:: What the exercise asks ::
Report how many lines in the listing below contain the string "observed", counting case as significant. Give only the number.
#### The data ####
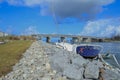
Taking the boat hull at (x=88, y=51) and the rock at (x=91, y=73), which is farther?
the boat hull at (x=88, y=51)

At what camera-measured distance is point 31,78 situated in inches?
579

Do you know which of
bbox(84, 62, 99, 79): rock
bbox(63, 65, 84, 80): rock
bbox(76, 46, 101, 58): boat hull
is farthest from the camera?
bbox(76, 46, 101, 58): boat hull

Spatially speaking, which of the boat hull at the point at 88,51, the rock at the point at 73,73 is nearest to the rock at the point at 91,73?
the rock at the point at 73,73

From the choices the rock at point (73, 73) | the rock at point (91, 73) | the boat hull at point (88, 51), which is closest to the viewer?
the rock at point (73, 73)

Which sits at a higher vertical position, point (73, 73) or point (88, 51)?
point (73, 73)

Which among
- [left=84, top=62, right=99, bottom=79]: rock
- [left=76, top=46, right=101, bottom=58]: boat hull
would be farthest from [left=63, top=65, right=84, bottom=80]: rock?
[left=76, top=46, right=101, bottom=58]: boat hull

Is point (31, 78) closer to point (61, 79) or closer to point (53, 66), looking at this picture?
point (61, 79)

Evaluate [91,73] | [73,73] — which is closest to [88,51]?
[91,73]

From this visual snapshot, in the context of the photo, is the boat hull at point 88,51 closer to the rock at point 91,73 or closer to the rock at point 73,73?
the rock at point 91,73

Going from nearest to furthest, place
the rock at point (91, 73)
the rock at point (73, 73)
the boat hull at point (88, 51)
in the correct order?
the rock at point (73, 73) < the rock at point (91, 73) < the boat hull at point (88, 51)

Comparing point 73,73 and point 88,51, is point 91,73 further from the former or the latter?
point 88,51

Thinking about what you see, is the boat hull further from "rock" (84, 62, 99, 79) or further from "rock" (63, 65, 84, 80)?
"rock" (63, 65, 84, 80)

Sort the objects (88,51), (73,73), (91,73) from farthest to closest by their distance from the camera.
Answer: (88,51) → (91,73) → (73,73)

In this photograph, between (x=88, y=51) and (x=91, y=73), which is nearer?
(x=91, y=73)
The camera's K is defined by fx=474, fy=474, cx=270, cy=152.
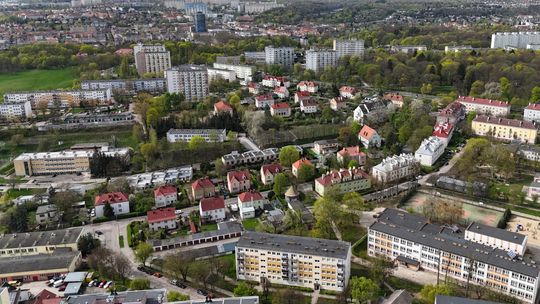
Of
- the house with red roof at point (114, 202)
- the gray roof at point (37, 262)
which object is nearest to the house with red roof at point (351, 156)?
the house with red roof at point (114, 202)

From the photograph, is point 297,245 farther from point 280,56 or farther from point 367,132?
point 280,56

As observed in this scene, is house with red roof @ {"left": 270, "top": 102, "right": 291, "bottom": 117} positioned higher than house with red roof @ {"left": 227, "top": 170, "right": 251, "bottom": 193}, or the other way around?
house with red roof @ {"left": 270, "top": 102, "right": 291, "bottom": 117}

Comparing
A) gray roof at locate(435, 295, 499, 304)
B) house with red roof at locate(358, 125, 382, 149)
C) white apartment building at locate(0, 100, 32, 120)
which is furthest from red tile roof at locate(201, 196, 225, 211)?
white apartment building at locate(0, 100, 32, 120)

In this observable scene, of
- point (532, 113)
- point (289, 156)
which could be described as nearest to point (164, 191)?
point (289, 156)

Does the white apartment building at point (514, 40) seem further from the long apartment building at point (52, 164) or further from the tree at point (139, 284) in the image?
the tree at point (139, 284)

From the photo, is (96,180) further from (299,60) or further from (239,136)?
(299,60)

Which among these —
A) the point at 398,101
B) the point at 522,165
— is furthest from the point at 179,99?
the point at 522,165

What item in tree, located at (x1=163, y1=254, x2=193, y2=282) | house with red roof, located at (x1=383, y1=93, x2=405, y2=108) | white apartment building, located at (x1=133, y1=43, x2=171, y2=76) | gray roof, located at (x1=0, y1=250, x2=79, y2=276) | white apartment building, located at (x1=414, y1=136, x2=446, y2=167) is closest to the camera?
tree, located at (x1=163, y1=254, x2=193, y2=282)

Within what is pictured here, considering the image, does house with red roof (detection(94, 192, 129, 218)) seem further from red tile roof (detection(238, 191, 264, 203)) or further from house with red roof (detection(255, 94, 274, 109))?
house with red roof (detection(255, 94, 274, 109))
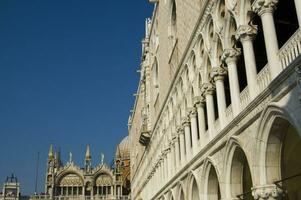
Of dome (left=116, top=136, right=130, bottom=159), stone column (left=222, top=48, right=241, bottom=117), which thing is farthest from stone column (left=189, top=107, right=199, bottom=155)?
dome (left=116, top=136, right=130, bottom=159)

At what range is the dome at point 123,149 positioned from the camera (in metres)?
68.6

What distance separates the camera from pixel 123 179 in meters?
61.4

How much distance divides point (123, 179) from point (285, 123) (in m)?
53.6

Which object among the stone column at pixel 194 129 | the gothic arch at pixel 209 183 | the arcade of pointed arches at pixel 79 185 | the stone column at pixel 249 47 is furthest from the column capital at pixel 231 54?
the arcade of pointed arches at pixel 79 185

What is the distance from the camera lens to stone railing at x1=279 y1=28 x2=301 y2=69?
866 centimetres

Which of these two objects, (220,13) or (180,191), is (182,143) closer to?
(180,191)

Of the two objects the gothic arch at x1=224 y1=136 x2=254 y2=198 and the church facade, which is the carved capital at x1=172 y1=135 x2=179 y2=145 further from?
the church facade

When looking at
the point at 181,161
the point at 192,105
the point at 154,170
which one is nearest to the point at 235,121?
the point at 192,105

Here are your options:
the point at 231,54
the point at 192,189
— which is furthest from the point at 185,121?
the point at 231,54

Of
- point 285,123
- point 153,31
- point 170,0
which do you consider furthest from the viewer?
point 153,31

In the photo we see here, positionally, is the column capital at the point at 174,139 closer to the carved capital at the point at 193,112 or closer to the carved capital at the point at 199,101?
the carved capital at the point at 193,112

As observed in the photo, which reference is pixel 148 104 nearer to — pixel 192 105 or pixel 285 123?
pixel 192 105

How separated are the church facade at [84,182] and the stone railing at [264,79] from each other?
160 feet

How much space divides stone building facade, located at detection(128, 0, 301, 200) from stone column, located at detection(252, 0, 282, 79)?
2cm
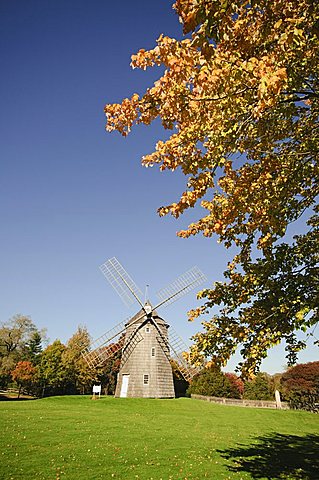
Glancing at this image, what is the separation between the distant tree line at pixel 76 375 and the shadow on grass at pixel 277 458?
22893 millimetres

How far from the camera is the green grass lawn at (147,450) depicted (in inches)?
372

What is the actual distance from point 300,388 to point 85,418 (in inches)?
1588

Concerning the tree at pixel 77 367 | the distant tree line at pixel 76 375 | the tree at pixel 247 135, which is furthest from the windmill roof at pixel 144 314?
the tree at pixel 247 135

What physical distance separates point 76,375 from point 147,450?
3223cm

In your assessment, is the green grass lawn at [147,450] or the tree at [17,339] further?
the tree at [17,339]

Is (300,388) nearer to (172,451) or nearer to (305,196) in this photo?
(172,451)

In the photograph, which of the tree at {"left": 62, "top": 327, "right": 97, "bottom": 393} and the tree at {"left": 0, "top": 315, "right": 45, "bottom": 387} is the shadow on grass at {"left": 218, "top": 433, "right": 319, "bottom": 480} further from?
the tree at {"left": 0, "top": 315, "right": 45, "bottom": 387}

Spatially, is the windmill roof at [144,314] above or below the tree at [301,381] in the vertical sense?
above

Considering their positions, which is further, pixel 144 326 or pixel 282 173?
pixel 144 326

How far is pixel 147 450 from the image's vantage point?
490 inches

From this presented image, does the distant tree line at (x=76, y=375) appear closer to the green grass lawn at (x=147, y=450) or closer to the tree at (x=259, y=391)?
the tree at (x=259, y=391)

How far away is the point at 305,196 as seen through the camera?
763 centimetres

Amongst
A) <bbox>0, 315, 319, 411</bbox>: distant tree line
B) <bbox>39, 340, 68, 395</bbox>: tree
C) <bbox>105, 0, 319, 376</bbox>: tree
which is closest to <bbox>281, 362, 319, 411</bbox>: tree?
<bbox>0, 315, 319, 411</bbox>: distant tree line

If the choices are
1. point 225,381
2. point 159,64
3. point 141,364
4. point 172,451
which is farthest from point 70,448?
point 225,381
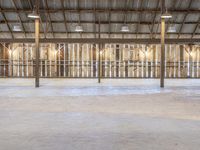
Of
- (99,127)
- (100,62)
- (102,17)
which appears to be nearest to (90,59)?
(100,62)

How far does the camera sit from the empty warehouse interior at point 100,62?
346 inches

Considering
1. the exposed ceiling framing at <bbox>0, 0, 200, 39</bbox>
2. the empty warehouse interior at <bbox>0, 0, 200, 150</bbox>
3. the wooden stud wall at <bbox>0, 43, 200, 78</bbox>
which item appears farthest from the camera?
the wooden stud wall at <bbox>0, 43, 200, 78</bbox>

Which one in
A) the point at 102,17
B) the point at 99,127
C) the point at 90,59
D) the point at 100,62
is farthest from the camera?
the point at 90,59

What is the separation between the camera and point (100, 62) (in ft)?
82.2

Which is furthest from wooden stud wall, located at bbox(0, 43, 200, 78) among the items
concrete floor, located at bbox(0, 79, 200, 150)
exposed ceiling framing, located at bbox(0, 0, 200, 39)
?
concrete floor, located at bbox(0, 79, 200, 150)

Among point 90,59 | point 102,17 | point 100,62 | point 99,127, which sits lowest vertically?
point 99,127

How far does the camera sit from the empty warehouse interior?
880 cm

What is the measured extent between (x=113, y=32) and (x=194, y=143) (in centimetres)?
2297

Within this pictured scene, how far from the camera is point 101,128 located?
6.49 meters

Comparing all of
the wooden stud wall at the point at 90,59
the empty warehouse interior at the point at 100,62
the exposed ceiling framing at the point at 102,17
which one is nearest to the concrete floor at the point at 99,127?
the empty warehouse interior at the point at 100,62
####
#### The data ####
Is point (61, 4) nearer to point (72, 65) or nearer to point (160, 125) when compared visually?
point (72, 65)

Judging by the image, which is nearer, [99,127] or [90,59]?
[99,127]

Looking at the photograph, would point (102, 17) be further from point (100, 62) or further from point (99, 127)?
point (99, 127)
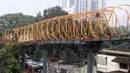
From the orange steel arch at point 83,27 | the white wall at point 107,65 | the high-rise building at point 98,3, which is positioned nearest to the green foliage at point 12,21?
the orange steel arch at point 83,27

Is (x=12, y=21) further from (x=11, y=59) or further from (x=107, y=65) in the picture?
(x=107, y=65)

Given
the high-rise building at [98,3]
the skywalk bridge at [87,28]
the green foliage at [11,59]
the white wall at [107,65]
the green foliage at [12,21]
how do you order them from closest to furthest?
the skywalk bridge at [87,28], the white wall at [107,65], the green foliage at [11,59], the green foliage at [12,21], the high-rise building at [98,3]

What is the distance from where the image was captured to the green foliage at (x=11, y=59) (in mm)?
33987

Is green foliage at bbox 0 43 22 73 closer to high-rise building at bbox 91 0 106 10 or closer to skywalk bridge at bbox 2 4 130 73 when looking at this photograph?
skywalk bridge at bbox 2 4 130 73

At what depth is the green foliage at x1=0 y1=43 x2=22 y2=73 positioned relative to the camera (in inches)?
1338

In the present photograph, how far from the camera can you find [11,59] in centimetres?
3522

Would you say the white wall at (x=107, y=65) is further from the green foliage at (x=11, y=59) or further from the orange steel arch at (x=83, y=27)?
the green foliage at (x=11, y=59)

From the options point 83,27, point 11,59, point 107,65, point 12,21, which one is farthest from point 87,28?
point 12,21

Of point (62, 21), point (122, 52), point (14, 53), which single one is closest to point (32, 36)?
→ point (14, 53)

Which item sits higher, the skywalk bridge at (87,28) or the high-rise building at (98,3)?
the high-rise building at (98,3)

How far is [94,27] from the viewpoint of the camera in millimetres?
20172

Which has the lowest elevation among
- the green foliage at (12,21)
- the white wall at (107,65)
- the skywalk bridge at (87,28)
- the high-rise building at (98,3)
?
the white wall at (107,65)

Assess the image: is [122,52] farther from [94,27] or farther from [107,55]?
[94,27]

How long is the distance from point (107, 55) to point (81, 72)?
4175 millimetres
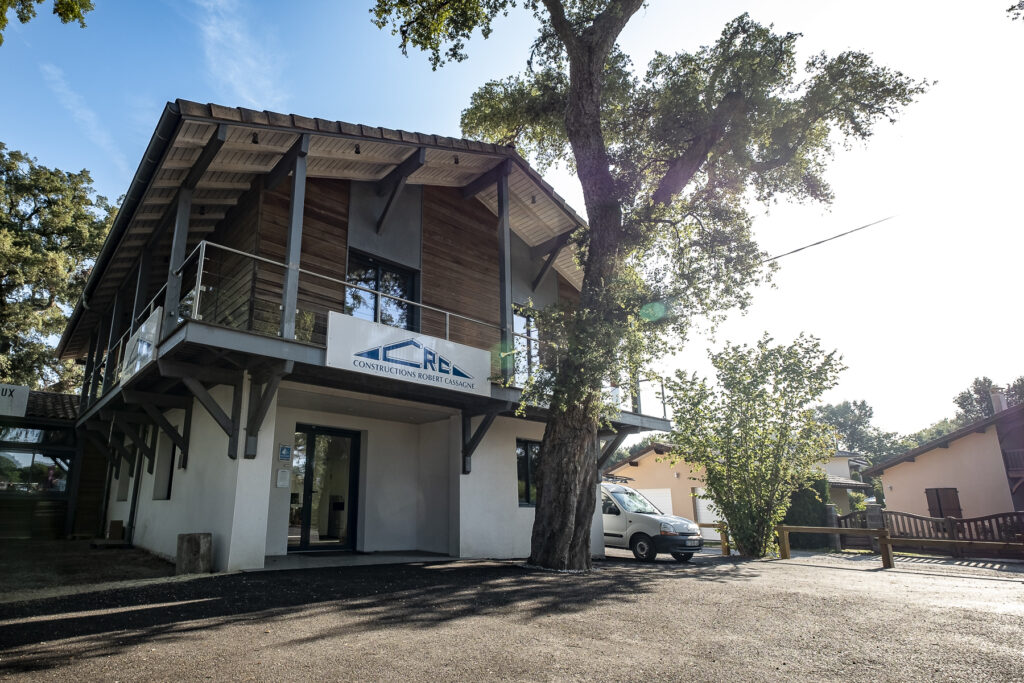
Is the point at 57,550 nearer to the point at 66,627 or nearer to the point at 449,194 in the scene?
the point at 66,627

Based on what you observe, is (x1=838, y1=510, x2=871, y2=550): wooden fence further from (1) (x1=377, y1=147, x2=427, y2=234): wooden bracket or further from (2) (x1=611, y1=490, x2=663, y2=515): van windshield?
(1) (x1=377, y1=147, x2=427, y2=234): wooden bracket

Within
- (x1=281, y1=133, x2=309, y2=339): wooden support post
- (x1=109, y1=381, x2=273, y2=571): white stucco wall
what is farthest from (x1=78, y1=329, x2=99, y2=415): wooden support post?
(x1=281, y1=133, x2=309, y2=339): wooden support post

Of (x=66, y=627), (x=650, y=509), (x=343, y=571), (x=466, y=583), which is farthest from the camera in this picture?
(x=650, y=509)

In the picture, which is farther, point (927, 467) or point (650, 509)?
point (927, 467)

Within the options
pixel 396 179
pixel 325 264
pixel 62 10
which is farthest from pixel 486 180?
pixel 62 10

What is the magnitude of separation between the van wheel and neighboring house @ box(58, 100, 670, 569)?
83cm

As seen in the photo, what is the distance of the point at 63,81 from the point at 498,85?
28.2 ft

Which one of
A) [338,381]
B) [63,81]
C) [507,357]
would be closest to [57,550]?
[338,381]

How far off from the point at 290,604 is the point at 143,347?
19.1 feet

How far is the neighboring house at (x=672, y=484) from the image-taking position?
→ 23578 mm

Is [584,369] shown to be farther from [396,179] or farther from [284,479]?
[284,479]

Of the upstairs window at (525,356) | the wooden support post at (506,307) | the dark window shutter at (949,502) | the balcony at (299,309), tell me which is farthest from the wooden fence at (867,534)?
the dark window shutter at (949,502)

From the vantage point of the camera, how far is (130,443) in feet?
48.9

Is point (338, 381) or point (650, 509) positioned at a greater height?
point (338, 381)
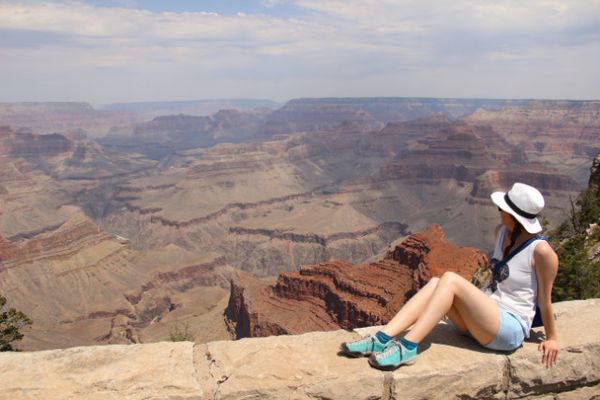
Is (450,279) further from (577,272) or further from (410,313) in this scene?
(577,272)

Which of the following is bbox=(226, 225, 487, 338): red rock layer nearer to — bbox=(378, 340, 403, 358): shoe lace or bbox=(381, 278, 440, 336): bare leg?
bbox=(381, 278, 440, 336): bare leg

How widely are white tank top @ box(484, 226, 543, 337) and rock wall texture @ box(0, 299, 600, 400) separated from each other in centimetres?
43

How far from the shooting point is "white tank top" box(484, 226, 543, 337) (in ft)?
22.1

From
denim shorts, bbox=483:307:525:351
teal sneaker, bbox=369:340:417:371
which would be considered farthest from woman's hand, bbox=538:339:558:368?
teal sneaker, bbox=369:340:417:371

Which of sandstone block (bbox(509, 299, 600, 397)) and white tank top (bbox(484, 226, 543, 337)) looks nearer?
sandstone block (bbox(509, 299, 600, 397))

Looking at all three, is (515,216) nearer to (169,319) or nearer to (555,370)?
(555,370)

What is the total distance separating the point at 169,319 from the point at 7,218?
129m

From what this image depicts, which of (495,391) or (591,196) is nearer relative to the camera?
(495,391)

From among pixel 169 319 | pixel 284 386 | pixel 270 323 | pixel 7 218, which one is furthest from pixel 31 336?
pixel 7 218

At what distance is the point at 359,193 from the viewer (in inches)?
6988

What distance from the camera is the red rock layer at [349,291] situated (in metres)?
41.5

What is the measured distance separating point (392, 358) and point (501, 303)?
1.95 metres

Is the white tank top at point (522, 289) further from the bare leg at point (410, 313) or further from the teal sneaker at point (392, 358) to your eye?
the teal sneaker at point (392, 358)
####
:: Task response ::
2